Wednesday, May 27, 2009

Dreamtime Identity Begins.

Identity has three parts. There is inner identity, that is how we feel or experience ourselves. There is presentation, that is how we assert that identity to others. 


Inner identity is something our brains do. It is not a noun, it is a verb. It is an activity to create identity inside. This is evidenced by cases where people lose their identities. Dissociative Identity Disorder maybe rooted in a seizure, or seizure-like condition, of the left temporal lobe producing several identities which can co-exist. 

There are also short term identity lapses. These have no exact understood physical reason. The most common is the dissociative fugue. This is characterized by a person simply leaving their old identity, often fleeing to some place far away, or forgetting the details of their old identity. It is not common, but not that uncommon either. At two tenths of a percent of the population, you probably have met more than one person who has experienced it.

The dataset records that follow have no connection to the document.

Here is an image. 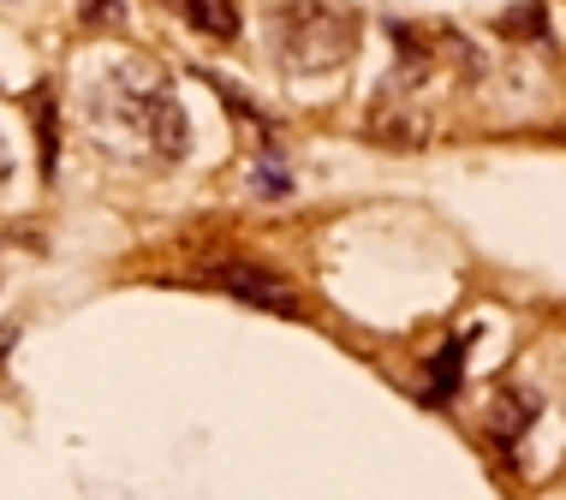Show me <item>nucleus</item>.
I'll list each match as a JSON object with an SVG mask.
<instances>
[{"mask_svg":"<svg viewBox=\"0 0 566 500\" xmlns=\"http://www.w3.org/2000/svg\"><path fill=\"white\" fill-rule=\"evenodd\" d=\"M96 119L114 126L119 138H132L137 149H149L156 161H179L191 143V126H186V108H179L174 84H167L161 66H108L96 84Z\"/></svg>","mask_w":566,"mask_h":500,"instance_id":"obj_1","label":"nucleus"},{"mask_svg":"<svg viewBox=\"0 0 566 500\" xmlns=\"http://www.w3.org/2000/svg\"><path fill=\"white\" fill-rule=\"evenodd\" d=\"M358 54V19L328 0H293V7L274 12V60L286 72H304V78H323V72H340L346 60Z\"/></svg>","mask_w":566,"mask_h":500,"instance_id":"obj_2","label":"nucleus"},{"mask_svg":"<svg viewBox=\"0 0 566 500\" xmlns=\"http://www.w3.org/2000/svg\"><path fill=\"white\" fill-rule=\"evenodd\" d=\"M197 280L221 286L227 298H239V305L251 310H269V316H298V292L286 286L274 268L263 263H239V256H221V263H203L197 268Z\"/></svg>","mask_w":566,"mask_h":500,"instance_id":"obj_3","label":"nucleus"},{"mask_svg":"<svg viewBox=\"0 0 566 500\" xmlns=\"http://www.w3.org/2000/svg\"><path fill=\"white\" fill-rule=\"evenodd\" d=\"M537 412H543V400L531 387H501L495 405H489V435H495V447L513 453L518 442H525V429L537 423Z\"/></svg>","mask_w":566,"mask_h":500,"instance_id":"obj_4","label":"nucleus"},{"mask_svg":"<svg viewBox=\"0 0 566 500\" xmlns=\"http://www.w3.org/2000/svg\"><path fill=\"white\" fill-rule=\"evenodd\" d=\"M167 7L186 19V30H197V36H209V42H239V7L233 0H167Z\"/></svg>","mask_w":566,"mask_h":500,"instance_id":"obj_5","label":"nucleus"},{"mask_svg":"<svg viewBox=\"0 0 566 500\" xmlns=\"http://www.w3.org/2000/svg\"><path fill=\"white\" fill-rule=\"evenodd\" d=\"M459 358H465V340H453L448 352H436L430 358V400H453V387H459Z\"/></svg>","mask_w":566,"mask_h":500,"instance_id":"obj_6","label":"nucleus"},{"mask_svg":"<svg viewBox=\"0 0 566 500\" xmlns=\"http://www.w3.org/2000/svg\"><path fill=\"white\" fill-rule=\"evenodd\" d=\"M84 24H119L126 19V0H78Z\"/></svg>","mask_w":566,"mask_h":500,"instance_id":"obj_7","label":"nucleus"}]
</instances>
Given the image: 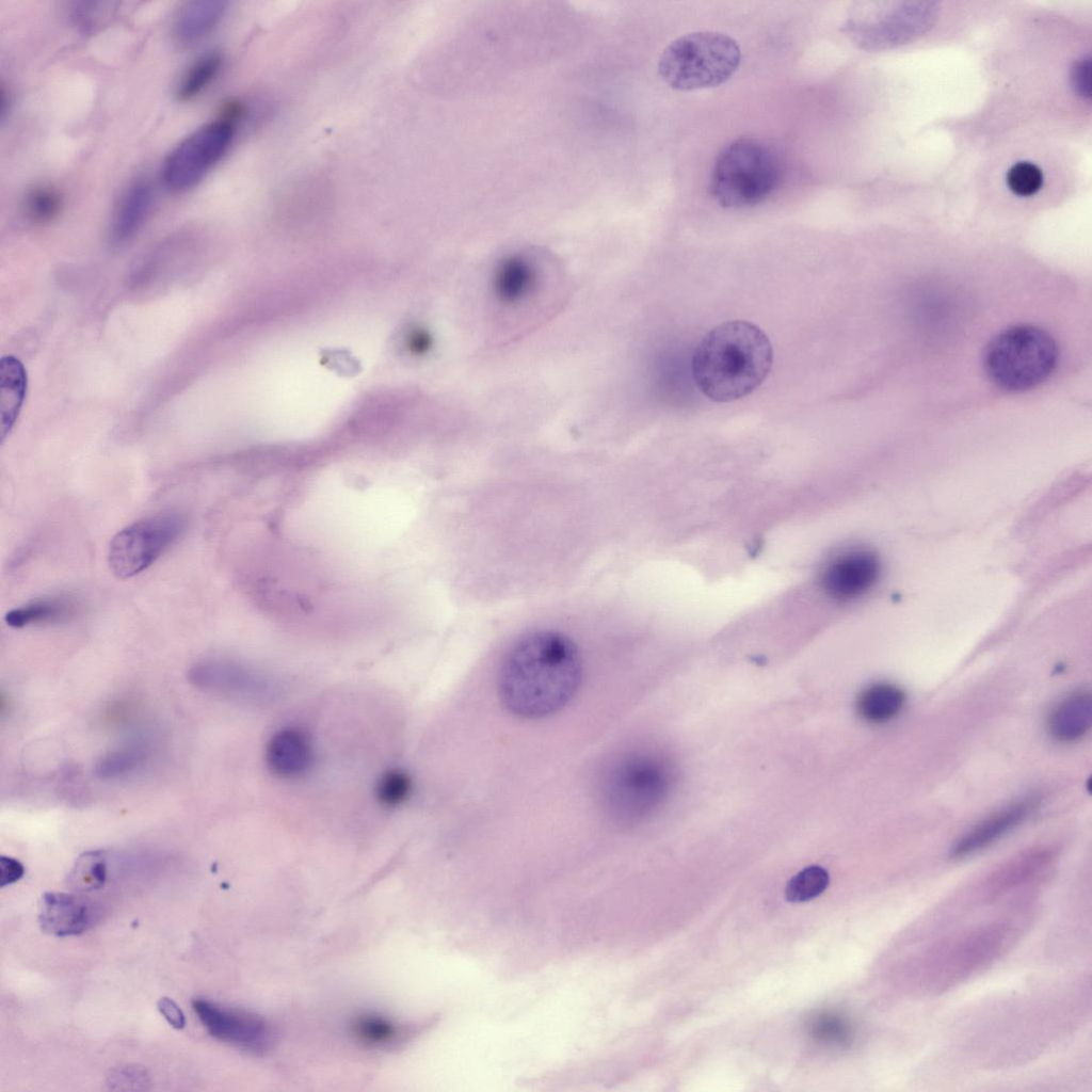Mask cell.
Wrapping results in <instances>:
<instances>
[{
	"label": "cell",
	"instance_id": "obj_1",
	"mask_svg": "<svg viewBox=\"0 0 1092 1092\" xmlns=\"http://www.w3.org/2000/svg\"><path fill=\"white\" fill-rule=\"evenodd\" d=\"M582 660L564 633L536 629L508 651L498 676L499 697L513 714L541 719L561 710L576 694Z\"/></svg>",
	"mask_w": 1092,
	"mask_h": 1092
},
{
	"label": "cell",
	"instance_id": "obj_2",
	"mask_svg": "<svg viewBox=\"0 0 1092 1092\" xmlns=\"http://www.w3.org/2000/svg\"><path fill=\"white\" fill-rule=\"evenodd\" d=\"M773 348L766 333L745 320H730L707 332L694 349L691 374L698 390L716 402L753 392L768 376Z\"/></svg>",
	"mask_w": 1092,
	"mask_h": 1092
},
{
	"label": "cell",
	"instance_id": "obj_3",
	"mask_svg": "<svg viewBox=\"0 0 1092 1092\" xmlns=\"http://www.w3.org/2000/svg\"><path fill=\"white\" fill-rule=\"evenodd\" d=\"M1059 360L1055 338L1033 324H1016L995 335L983 353L986 378L1009 392L1031 390L1046 382Z\"/></svg>",
	"mask_w": 1092,
	"mask_h": 1092
},
{
	"label": "cell",
	"instance_id": "obj_4",
	"mask_svg": "<svg viewBox=\"0 0 1092 1092\" xmlns=\"http://www.w3.org/2000/svg\"><path fill=\"white\" fill-rule=\"evenodd\" d=\"M740 62V47L732 36L696 31L677 37L665 47L658 73L672 89L693 91L726 82Z\"/></svg>",
	"mask_w": 1092,
	"mask_h": 1092
},
{
	"label": "cell",
	"instance_id": "obj_5",
	"mask_svg": "<svg viewBox=\"0 0 1092 1092\" xmlns=\"http://www.w3.org/2000/svg\"><path fill=\"white\" fill-rule=\"evenodd\" d=\"M781 166L774 152L752 138H740L718 155L710 177V193L723 208L755 206L780 183Z\"/></svg>",
	"mask_w": 1092,
	"mask_h": 1092
},
{
	"label": "cell",
	"instance_id": "obj_6",
	"mask_svg": "<svg viewBox=\"0 0 1092 1092\" xmlns=\"http://www.w3.org/2000/svg\"><path fill=\"white\" fill-rule=\"evenodd\" d=\"M668 787L669 773L662 760L649 753L630 752L617 756L606 769L601 800L612 819L632 824L654 810Z\"/></svg>",
	"mask_w": 1092,
	"mask_h": 1092
},
{
	"label": "cell",
	"instance_id": "obj_7",
	"mask_svg": "<svg viewBox=\"0 0 1092 1092\" xmlns=\"http://www.w3.org/2000/svg\"><path fill=\"white\" fill-rule=\"evenodd\" d=\"M241 116L237 108L224 106L216 119L183 139L163 163L165 186L182 192L197 184L227 152Z\"/></svg>",
	"mask_w": 1092,
	"mask_h": 1092
},
{
	"label": "cell",
	"instance_id": "obj_8",
	"mask_svg": "<svg viewBox=\"0 0 1092 1092\" xmlns=\"http://www.w3.org/2000/svg\"><path fill=\"white\" fill-rule=\"evenodd\" d=\"M186 525V517L181 513L171 511L126 526L110 541V569L121 579L142 573L178 541Z\"/></svg>",
	"mask_w": 1092,
	"mask_h": 1092
},
{
	"label": "cell",
	"instance_id": "obj_9",
	"mask_svg": "<svg viewBox=\"0 0 1092 1092\" xmlns=\"http://www.w3.org/2000/svg\"><path fill=\"white\" fill-rule=\"evenodd\" d=\"M192 1008L208 1033L220 1041L256 1054L273 1043L271 1026L258 1015L199 998Z\"/></svg>",
	"mask_w": 1092,
	"mask_h": 1092
},
{
	"label": "cell",
	"instance_id": "obj_10",
	"mask_svg": "<svg viewBox=\"0 0 1092 1092\" xmlns=\"http://www.w3.org/2000/svg\"><path fill=\"white\" fill-rule=\"evenodd\" d=\"M881 572L879 558L862 548L847 550L824 566L820 583L824 592L837 600L863 596L877 583Z\"/></svg>",
	"mask_w": 1092,
	"mask_h": 1092
},
{
	"label": "cell",
	"instance_id": "obj_11",
	"mask_svg": "<svg viewBox=\"0 0 1092 1092\" xmlns=\"http://www.w3.org/2000/svg\"><path fill=\"white\" fill-rule=\"evenodd\" d=\"M1040 804L1041 797L1032 793L989 815L954 844L950 851L951 857L963 858L987 848L1025 822Z\"/></svg>",
	"mask_w": 1092,
	"mask_h": 1092
},
{
	"label": "cell",
	"instance_id": "obj_12",
	"mask_svg": "<svg viewBox=\"0 0 1092 1092\" xmlns=\"http://www.w3.org/2000/svg\"><path fill=\"white\" fill-rule=\"evenodd\" d=\"M99 909L87 898L68 893L48 892L42 896L38 924L45 933L65 937L89 930L99 918Z\"/></svg>",
	"mask_w": 1092,
	"mask_h": 1092
},
{
	"label": "cell",
	"instance_id": "obj_13",
	"mask_svg": "<svg viewBox=\"0 0 1092 1092\" xmlns=\"http://www.w3.org/2000/svg\"><path fill=\"white\" fill-rule=\"evenodd\" d=\"M269 770L279 778L293 780L306 774L314 764V748L308 734L295 726L278 729L266 750Z\"/></svg>",
	"mask_w": 1092,
	"mask_h": 1092
},
{
	"label": "cell",
	"instance_id": "obj_14",
	"mask_svg": "<svg viewBox=\"0 0 1092 1092\" xmlns=\"http://www.w3.org/2000/svg\"><path fill=\"white\" fill-rule=\"evenodd\" d=\"M191 677L195 682L248 696L267 695L271 688L266 676L240 663L223 659L198 662L192 669Z\"/></svg>",
	"mask_w": 1092,
	"mask_h": 1092
},
{
	"label": "cell",
	"instance_id": "obj_15",
	"mask_svg": "<svg viewBox=\"0 0 1092 1092\" xmlns=\"http://www.w3.org/2000/svg\"><path fill=\"white\" fill-rule=\"evenodd\" d=\"M151 203V186L144 178H139L127 187L111 222L110 238L114 244H125L134 237L148 215Z\"/></svg>",
	"mask_w": 1092,
	"mask_h": 1092
},
{
	"label": "cell",
	"instance_id": "obj_16",
	"mask_svg": "<svg viewBox=\"0 0 1092 1092\" xmlns=\"http://www.w3.org/2000/svg\"><path fill=\"white\" fill-rule=\"evenodd\" d=\"M1092 701L1088 691H1076L1062 698L1049 712L1047 729L1060 742H1074L1090 730Z\"/></svg>",
	"mask_w": 1092,
	"mask_h": 1092
},
{
	"label": "cell",
	"instance_id": "obj_17",
	"mask_svg": "<svg viewBox=\"0 0 1092 1092\" xmlns=\"http://www.w3.org/2000/svg\"><path fill=\"white\" fill-rule=\"evenodd\" d=\"M225 2L213 0L189 1L177 11L173 20L175 41L183 46L199 42L221 21Z\"/></svg>",
	"mask_w": 1092,
	"mask_h": 1092
},
{
	"label": "cell",
	"instance_id": "obj_18",
	"mask_svg": "<svg viewBox=\"0 0 1092 1092\" xmlns=\"http://www.w3.org/2000/svg\"><path fill=\"white\" fill-rule=\"evenodd\" d=\"M537 285L536 267L524 256H510L496 268L493 286L497 299L516 305L528 299Z\"/></svg>",
	"mask_w": 1092,
	"mask_h": 1092
},
{
	"label": "cell",
	"instance_id": "obj_19",
	"mask_svg": "<svg viewBox=\"0 0 1092 1092\" xmlns=\"http://www.w3.org/2000/svg\"><path fill=\"white\" fill-rule=\"evenodd\" d=\"M80 610L76 598L67 595L44 597L7 611L4 622L13 628L67 622Z\"/></svg>",
	"mask_w": 1092,
	"mask_h": 1092
},
{
	"label": "cell",
	"instance_id": "obj_20",
	"mask_svg": "<svg viewBox=\"0 0 1092 1092\" xmlns=\"http://www.w3.org/2000/svg\"><path fill=\"white\" fill-rule=\"evenodd\" d=\"M27 391V373L14 356H5L0 368L1 440L12 431Z\"/></svg>",
	"mask_w": 1092,
	"mask_h": 1092
},
{
	"label": "cell",
	"instance_id": "obj_21",
	"mask_svg": "<svg viewBox=\"0 0 1092 1092\" xmlns=\"http://www.w3.org/2000/svg\"><path fill=\"white\" fill-rule=\"evenodd\" d=\"M904 704L905 693L900 687L890 682H874L857 695L855 709L862 720L882 724L896 718Z\"/></svg>",
	"mask_w": 1092,
	"mask_h": 1092
},
{
	"label": "cell",
	"instance_id": "obj_22",
	"mask_svg": "<svg viewBox=\"0 0 1092 1092\" xmlns=\"http://www.w3.org/2000/svg\"><path fill=\"white\" fill-rule=\"evenodd\" d=\"M353 1038L364 1046L385 1048L404 1040L406 1028L379 1014H364L356 1017L350 1027Z\"/></svg>",
	"mask_w": 1092,
	"mask_h": 1092
},
{
	"label": "cell",
	"instance_id": "obj_23",
	"mask_svg": "<svg viewBox=\"0 0 1092 1092\" xmlns=\"http://www.w3.org/2000/svg\"><path fill=\"white\" fill-rule=\"evenodd\" d=\"M222 66V57L211 51L198 57L184 71L176 90L181 101L198 96L216 77Z\"/></svg>",
	"mask_w": 1092,
	"mask_h": 1092
},
{
	"label": "cell",
	"instance_id": "obj_24",
	"mask_svg": "<svg viewBox=\"0 0 1092 1092\" xmlns=\"http://www.w3.org/2000/svg\"><path fill=\"white\" fill-rule=\"evenodd\" d=\"M107 880V858L102 851H89L80 855L66 882L67 885L80 893L92 892L101 888Z\"/></svg>",
	"mask_w": 1092,
	"mask_h": 1092
},
{
	"label": "cell",
	"instance_id": "obj_25",
	"mask_svg": "<svg viewBox=\"0 0 1092 1092\" xmlns=\"http://www.w3.org/2000/svg\"><path fill=\"white\" fill-rule=\"evenodd\" d=\"M828 871L820 866H809L793 876L785 889L790 902H804L818 897L829 885Z\"/></svg>",
	"mask_w": 1092,
	"mask_h": 1092
},
{
	"label": "cell",
	"instance_id": "obj_26",
	"mask_svg": "<svg viewBox=\"0 0 1092 1092\" xmlns=\"http://www.w3.org/2000/svg\"><path fill=\"white\" fill-rule=\"evenodd\" d=\"M63 197L60 192L49 186H38L31 189L25 197V212L32 222L47 223L55 219L61 212Z\"/></svg>",
	"mask_w": 1092,
	"mask_h": 1092
},
{
	"label": "cell",
	"instance_id": "obj_27",
	"mask_svg": "<svg viewBox=\"0 0 1092 1092\" xmlns=\"http://www.w3.org/2000/svg\"><path fill=\"white\" fill-rule=\"evenodd\" d=\"M413 783L403 770L392 769L383 773L375 786V797L380 804L396 807L403 804L411 796Z\"/></svg>",
	"mask_w": 1092,
	"mask_h": 1092
},
{
	"label": "cell",
	"instance_id": "obj_28",
	"mask_svg": "<svg viewBox=\"0 0 1092 1092\" xmlns=\"http://www.w3.org/2000/svg\"><path fill=\"white\" fill-rule=\"evenodd\" d=\"M1007 184L1018 196H1031L1042 188L1043 173L1034 163L1021 161L1008 171Z\"/></svg>",
	"mask_w": 1092,
	"mask_h": 1092
},
{
	"label": "cell",
	"instance_id": "obj_29",
	"mask_svg": "<svg viewBox=\"0 0 1092 1092\" xmlns=\"http://www.w3.org/2000/svg\"><path fill=\"white\" fill-rule=\"evenodd\" d=\"M110 3L75 2L69 10L75 26L84 32L92 31L110 12Z\"/></svg>",
	"mask_w": 1092,
	"mask_h": 1092
},
{
	"label": "cell",
	"instance_id": "obj_30",
	"mask_svg": "<svg viewBox=\"0 0 1092 1092\" xmlns=\"http://www.w3.org/2000/svg\"><path fill=\"white\" fill-rule=\"evenodd\" d=\"M142 759V753L134 749H124L119 752H115L107 756L98 765V773L102 776H112L116 774L126 773V771L132 769Z\"/></svg>",
	"mask_w": 1092,
	"mask_h": 1092
},
{
	"label": "cell",
	"instance_id": "obj_31",
	"mask_svg": "<svg viewBox=\"0 0 1092 1092\" xmlns=\"http://www.w3.org/2000/svg\"><path fill=\"white\" fill-rule=\"evenodd\" d=\"M146 1083L148 1076L145 1070L136 1065L119 1066L108 1076V1085L112 1089L139 1090L144 1089Z\"/></svg>",
	"mask_w": 1092,
	"mask_h": 1092
},
{
	"label": "cell",
	"instance_id": "obj_32",
	"mask_svg": "<svg viewBox=\"0 0 1092 1092\" xmlns=\"http://www.w3.org/2000/svg\"><path fill=\"white\" fill-rule=\"evenodd\" d=\"M25 874L23 865L16 858L4 856L0 857V886L5 887L17 881H19Z\"/></svg>",
	"mask_w": 1092,
	"mask_h": 1092
},
{
	"label": "cell",
	"instance_id": "obj_33",
	"mask_svg": "<svg viewBox=\"0 0 1092 1092\" xmlns=\"http://www.w3.org/2000/svg\"><path fill=\"white\" fill-rule=\"evenodd\" d=\"M157 1008L173 1028L182 1029L184 1027V1014L181 1008L172 998L161 997L157 1002Z\"/></svg>",
	"mask_w": 1092,
	"mask_h": 1092
},
{
	"label": "cell",
	"instance_id": "obj_34",
	"mask_svg": "<svg viewBox=\"0 0 1092 1092\" xmlns=\"http://www.w3.org/2000/svg\"><path fill=\"white\" fill-rule=\"evenodd\" d=\"M1075 83L1078 89V92L1081 95H1089V61H1087L1086 63L1081 62L1078 65L1077 70L1075 73Z\"/></svg>",
	"mask_w": 1092,
	"mask_h": 1092
}]
</instances>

It is for these reasons that critical theory describes identity as "constructed." However an even better way of putting it is that identity is maintained. The assemblage is still present, and in the case of dissociative fugue can be reassembled.

This is inner identity, or rather inner personal identity. Even when the personal identity is lost, other kinds of identity remain, such as national or gender identity.

There is also role, which is how people present their identity. Role and identity are related and reinforce each other. It is an old observation that people become the parts they play. When most people talk about identity, what they really mean is the interaction between inner identity, and role, that is the expression of identity. 

Roles involve both habitual behaviors, and provisional ones. The involve props, activities and other "proofs" of identity. Much of role creation involves creating habits. This means that role becomes part of the substance of inner identity, we keep doing our role even if we forget the identity it is part of.

Then there is the public identity that other people ascribe to us. That is, the name on the driver's license, or on the user account. The face, the  style, the pieces which allow people to place us in the world. To see where we come from, to see what we have at risk. Our public identity is often associated with what we have to lose.

These are not isolated in the sense that we have an inner identity which is pressured if it is not accepted, we present that inner identity, and learn behaviors that get the right response from the world. If a person has an identity as an athlete, they will do what needs to be done to run races or whatever their competition is. If a person has an identity as a femme fatale, she will learn to dress and walk and talk the part until it works.

Identity fragments when the inner activity of identity can no longer take the behaviors, memories, touchstones of identity, and get the results back from the world. When people treat us because of our public identity in a way different than that accords with our inner sense of ourselves, we often shift that public identity.

Now, since one can't start out with a successful identity, and because we often want to try on identities that we cannot wear, there is "play" and imagination. We often dream or imagine ourselves with other identities, whether it is a different body, or job, or spouse in a dream, or playing a game. We call them plays because people play identities.

Identity then is three parts, and virtuality is the place of creating a different road to identity. The first road that I have described is the road through interaction with a fixed outside, and a largely fixed analog avatar. It invovles shaping that avatar, and the inner identity, to match what works with the interaction of the outside. In a virtual situation, the world, and the avatar, are changed to meet the identity, and the interaction is with this changed avatar. Since there is no firm line, all real changes also involve some amount of changing the world: making acceptable what was not. This goes back to the triad of the negotiation of desire, possibility, and acceptability. Inner identity is linked to desire, the role is possibility, and acceptability is public identity. 

Virtuality has existed as soon as people could take imagined identities, and begin constructing or making real totems of those imagined identities. A shamanistic figure, is a virtual identity. These identities merge and are fused, with the virtual being a more powerful name for the real than the real itself. 

To understand this, consider the dreamline stories of first Australians, who arrived there over 40,000 years ago. They then split into a variety of language groups. The describe characters and shapes, for example in indigenous astronomy, one figure in the sky is the "emu" which is not stars, but the black patches in the milky way. They also describe locations. One location described is the area around the great barrier reef, parts of which are now submerged. The aboriginal description matches the geography some 10,000 years ago. For comparison, Homer's Iliad is not even 3000 years ago.

The landscape of australia is then filled with dreamtime stories, through which the aboriginals moved, and from which they came. The dreaming is a metaphor for inner identity, and the virtual identities which fill it. They connect with the real world, in that they take places, characters and realities from the real, and are more real than the real world, in that they are more vivid, more powerful and more memorable.

My next post will look at the nature of the Dreaming and Dreamtime, and talk about how the shamanistic elements of dream time show a virtual reality, which is the collective creation of the story telling and transmission of those stories. This produces a definition of a virtual world: an intersubjective truth whose consistency is not maintained by externalities, but by inter-textualities, and inter-oralities.